____ Data to process

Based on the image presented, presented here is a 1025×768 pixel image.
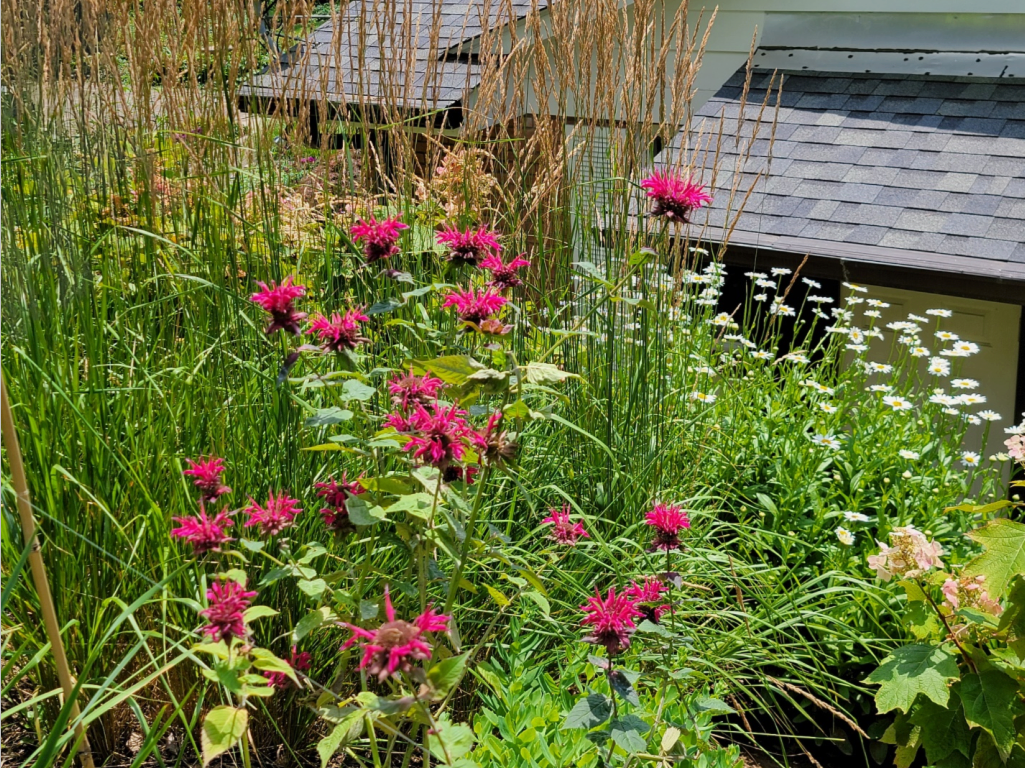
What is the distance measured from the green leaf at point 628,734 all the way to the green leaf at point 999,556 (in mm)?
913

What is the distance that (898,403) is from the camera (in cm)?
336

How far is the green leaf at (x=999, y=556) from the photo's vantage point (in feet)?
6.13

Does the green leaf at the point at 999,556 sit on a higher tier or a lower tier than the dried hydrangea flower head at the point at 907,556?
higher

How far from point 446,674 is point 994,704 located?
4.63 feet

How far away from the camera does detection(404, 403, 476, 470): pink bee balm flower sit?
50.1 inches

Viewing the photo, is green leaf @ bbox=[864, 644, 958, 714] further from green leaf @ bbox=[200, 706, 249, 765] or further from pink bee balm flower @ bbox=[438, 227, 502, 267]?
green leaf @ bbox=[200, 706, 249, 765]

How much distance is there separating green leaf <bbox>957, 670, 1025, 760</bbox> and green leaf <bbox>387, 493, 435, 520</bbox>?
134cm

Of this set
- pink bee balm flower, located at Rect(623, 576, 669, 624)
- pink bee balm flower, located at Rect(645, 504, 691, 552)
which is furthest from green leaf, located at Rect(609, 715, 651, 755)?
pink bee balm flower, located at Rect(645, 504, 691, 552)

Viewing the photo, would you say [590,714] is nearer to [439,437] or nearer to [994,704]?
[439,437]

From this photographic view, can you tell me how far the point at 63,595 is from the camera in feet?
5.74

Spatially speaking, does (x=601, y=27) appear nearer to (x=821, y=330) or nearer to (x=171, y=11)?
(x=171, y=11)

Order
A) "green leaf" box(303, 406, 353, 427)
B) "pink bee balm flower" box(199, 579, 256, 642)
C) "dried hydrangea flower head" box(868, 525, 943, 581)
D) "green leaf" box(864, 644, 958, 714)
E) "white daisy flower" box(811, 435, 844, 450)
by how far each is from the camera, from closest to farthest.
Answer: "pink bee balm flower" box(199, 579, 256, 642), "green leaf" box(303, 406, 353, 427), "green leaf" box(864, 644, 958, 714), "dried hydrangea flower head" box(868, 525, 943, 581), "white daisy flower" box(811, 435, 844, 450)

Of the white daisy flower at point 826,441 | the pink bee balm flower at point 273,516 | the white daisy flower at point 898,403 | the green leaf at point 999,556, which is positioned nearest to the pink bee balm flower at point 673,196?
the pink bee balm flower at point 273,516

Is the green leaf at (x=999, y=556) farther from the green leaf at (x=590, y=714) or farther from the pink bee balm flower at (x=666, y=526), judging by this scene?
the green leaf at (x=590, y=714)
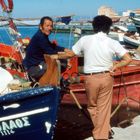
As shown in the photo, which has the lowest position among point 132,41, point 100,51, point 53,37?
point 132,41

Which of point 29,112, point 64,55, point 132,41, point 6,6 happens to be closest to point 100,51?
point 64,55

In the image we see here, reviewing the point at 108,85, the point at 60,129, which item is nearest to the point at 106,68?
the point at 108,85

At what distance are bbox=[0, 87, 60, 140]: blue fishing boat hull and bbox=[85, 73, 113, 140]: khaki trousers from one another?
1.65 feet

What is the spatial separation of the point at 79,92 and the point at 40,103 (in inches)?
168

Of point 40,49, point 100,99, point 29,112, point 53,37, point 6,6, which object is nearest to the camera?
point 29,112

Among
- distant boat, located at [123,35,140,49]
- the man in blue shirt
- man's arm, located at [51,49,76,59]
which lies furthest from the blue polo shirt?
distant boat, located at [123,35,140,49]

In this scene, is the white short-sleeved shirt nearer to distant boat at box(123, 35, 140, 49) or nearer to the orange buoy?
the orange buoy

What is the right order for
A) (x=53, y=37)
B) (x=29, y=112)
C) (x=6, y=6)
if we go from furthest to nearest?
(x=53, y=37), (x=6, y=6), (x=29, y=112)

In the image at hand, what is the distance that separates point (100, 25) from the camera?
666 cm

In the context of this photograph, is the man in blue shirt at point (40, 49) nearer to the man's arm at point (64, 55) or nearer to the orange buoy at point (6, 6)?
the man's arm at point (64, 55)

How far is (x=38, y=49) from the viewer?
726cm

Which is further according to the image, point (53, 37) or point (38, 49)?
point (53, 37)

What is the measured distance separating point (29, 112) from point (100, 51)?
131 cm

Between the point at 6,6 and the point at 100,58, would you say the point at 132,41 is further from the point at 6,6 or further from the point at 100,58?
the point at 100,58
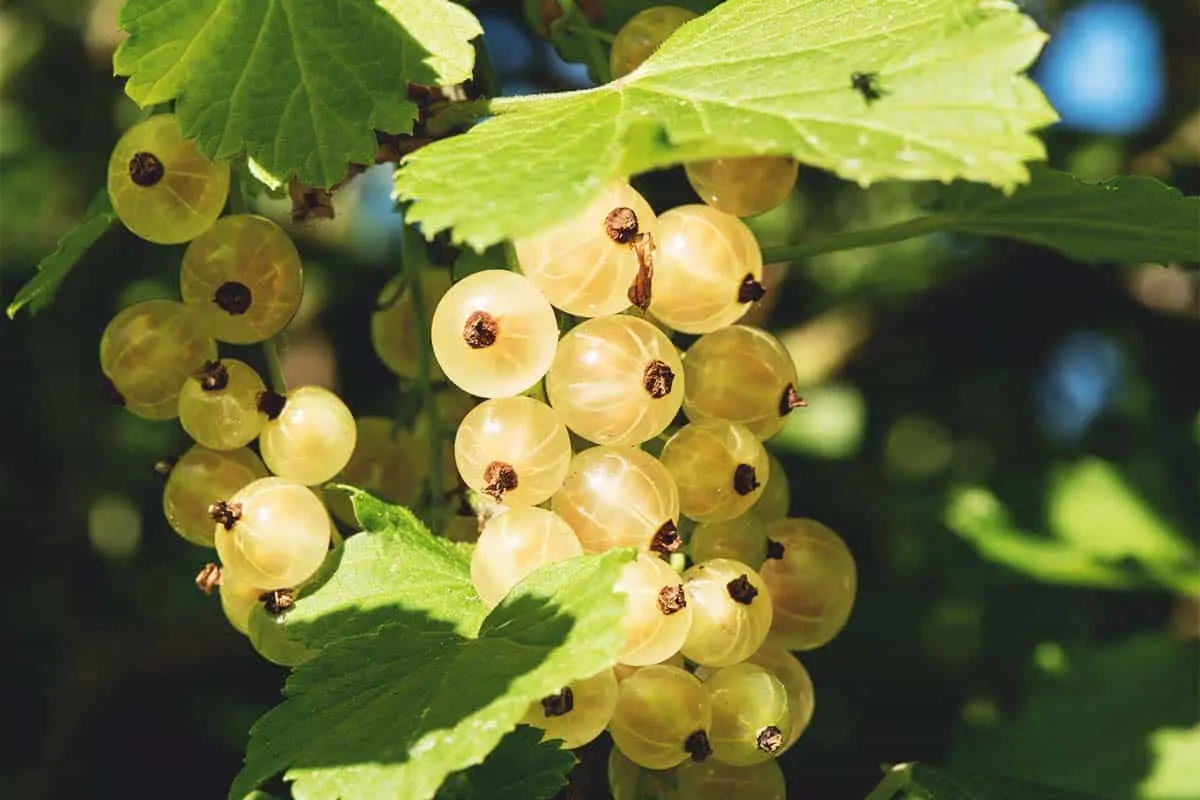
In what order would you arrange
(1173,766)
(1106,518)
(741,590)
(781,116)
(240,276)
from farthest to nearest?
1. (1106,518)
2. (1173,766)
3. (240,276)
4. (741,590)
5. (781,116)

________
____ Data to process

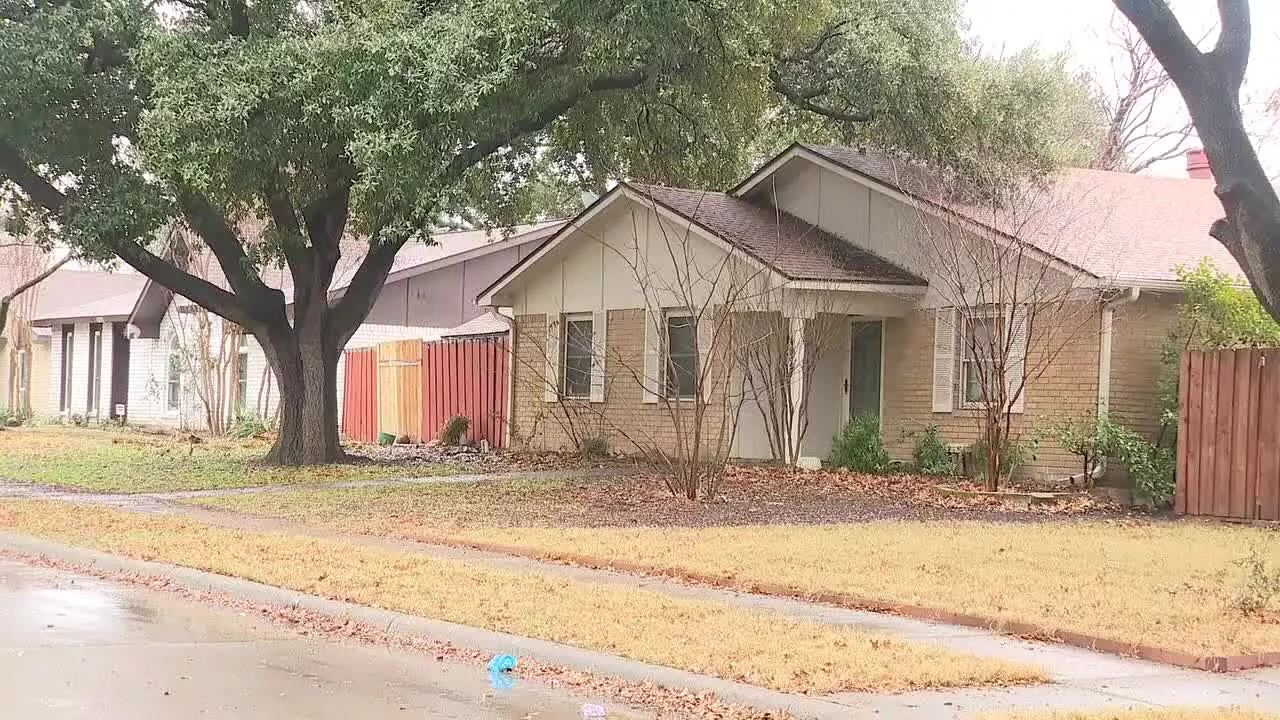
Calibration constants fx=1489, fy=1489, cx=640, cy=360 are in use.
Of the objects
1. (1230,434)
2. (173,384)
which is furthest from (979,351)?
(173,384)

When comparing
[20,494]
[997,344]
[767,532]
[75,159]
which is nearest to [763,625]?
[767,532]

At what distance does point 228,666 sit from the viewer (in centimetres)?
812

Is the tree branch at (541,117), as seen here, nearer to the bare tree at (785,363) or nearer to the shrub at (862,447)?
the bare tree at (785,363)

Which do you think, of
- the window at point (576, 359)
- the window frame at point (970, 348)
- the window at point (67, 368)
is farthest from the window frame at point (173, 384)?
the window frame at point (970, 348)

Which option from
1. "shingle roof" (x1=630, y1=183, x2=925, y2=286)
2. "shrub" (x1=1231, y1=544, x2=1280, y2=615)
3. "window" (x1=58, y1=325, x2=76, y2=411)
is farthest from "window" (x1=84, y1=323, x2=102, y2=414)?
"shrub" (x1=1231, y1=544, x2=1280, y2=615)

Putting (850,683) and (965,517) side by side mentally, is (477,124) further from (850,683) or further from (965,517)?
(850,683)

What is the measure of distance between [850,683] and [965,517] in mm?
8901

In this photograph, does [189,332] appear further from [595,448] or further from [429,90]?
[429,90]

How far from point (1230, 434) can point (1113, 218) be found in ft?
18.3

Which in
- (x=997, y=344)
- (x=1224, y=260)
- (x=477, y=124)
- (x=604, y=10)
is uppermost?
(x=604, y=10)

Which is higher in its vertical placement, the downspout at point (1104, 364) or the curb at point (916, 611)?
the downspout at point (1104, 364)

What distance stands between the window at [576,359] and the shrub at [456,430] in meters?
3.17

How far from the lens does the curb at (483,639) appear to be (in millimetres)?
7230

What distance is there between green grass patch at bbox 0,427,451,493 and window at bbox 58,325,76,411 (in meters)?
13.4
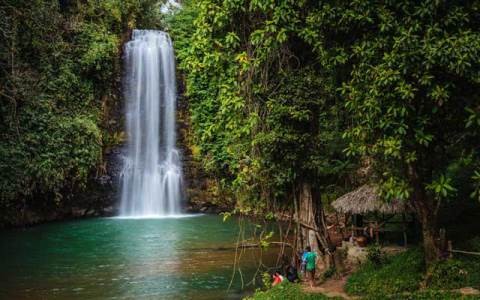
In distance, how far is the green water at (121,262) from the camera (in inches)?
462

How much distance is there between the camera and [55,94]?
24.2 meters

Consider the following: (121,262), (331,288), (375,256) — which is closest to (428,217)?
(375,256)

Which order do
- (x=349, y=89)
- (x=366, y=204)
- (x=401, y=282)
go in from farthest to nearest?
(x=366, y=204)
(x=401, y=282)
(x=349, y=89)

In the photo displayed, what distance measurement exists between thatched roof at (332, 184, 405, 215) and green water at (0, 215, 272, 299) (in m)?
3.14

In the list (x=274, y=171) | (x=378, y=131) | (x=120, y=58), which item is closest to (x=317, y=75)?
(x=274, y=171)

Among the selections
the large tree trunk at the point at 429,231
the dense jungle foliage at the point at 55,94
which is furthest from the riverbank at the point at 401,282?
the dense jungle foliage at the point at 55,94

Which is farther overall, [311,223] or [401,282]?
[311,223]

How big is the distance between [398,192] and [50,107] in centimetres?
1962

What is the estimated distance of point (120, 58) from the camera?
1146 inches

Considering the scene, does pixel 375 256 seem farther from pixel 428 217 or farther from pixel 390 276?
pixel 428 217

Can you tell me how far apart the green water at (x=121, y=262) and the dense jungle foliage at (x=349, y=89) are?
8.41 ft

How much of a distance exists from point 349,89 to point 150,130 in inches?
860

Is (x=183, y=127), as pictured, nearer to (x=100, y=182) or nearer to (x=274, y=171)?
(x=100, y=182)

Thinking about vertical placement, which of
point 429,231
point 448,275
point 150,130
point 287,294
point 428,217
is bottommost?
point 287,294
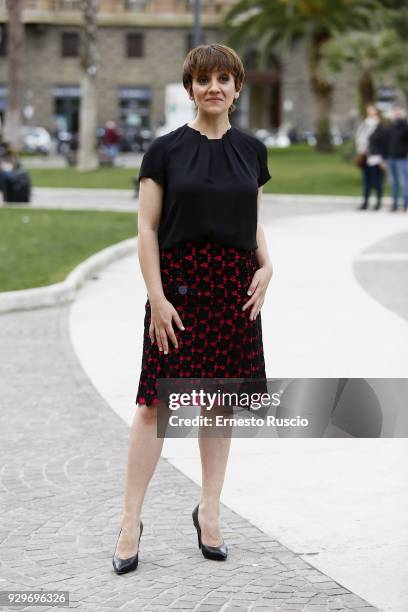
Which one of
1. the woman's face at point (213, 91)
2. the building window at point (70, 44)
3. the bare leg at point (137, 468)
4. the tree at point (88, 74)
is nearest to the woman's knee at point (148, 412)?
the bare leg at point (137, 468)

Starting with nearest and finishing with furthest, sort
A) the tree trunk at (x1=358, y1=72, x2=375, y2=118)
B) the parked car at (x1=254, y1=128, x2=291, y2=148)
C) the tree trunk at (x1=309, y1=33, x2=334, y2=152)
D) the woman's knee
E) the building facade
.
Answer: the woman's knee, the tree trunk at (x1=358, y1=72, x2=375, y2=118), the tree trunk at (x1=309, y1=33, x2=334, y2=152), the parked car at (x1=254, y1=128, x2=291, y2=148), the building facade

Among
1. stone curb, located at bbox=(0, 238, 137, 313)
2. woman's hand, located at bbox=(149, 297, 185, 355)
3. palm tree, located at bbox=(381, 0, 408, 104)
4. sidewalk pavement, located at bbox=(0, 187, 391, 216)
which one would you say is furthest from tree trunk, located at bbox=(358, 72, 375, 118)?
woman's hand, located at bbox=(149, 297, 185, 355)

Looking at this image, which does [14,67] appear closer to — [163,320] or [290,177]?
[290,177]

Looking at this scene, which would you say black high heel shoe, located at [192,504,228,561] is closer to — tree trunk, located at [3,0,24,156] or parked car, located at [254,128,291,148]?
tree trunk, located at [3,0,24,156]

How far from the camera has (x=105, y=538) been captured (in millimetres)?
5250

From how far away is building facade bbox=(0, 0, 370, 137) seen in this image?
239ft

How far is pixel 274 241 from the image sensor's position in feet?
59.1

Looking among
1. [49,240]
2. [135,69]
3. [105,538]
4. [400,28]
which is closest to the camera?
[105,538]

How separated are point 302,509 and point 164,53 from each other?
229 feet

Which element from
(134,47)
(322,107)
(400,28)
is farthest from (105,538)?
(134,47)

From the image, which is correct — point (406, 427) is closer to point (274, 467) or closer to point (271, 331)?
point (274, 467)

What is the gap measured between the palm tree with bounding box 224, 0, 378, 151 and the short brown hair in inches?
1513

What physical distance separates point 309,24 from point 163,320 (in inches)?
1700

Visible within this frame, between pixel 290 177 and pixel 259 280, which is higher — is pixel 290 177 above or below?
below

________

Exercise -> Reproduce the items verbatim, starting at the line that contains "How much of" and ending at the line that contains "Answer: the woman's", with both lines included. Leave the pictures out of your copy.

Answer to this problem ->
How much of a distance exists from point 349,89 to point 150,130 in inches?
860

Is (x=183, y=127), as pictured, nearer to (x=100, y=182) or nearer to (x=274, y=171)?
(x=100, y=182)

Thinking about vertical placement, which of
point 429,231
point 448,275
point 150,130
point 287,294
point 428,217
is bottommost?
point 287,294
Which one of
1. the woman's face at point (213, 91)
2. the building window at point (70, 44)
3. the bare leg at point (137, 468)
4. the tree at point (88, 74)
is nearest to the woman's knee at point (148, 412)?
the bare leg at point (137, 468)

Starting with nearest and finishing with furthest, sort
A) the tree trunk at (x1=358, y1=72, x2=375, y2=118)
B) the parked car at (x1=254, y1=128, x2=291, y2=148)
C) the tree trunk at (x1=309, y1=33, x2=334, y2=152)
D) the woman's knee
E) the building facade
.
Answer: the woman's knee, the tree trunk at (x1=358, y1=72, x2=375, y2=118), the tree trunk at (x1=309, y1=33, x2=334, y2=152), the parked car at (x1=254, y1=128, x2=291, y2=148), the building facade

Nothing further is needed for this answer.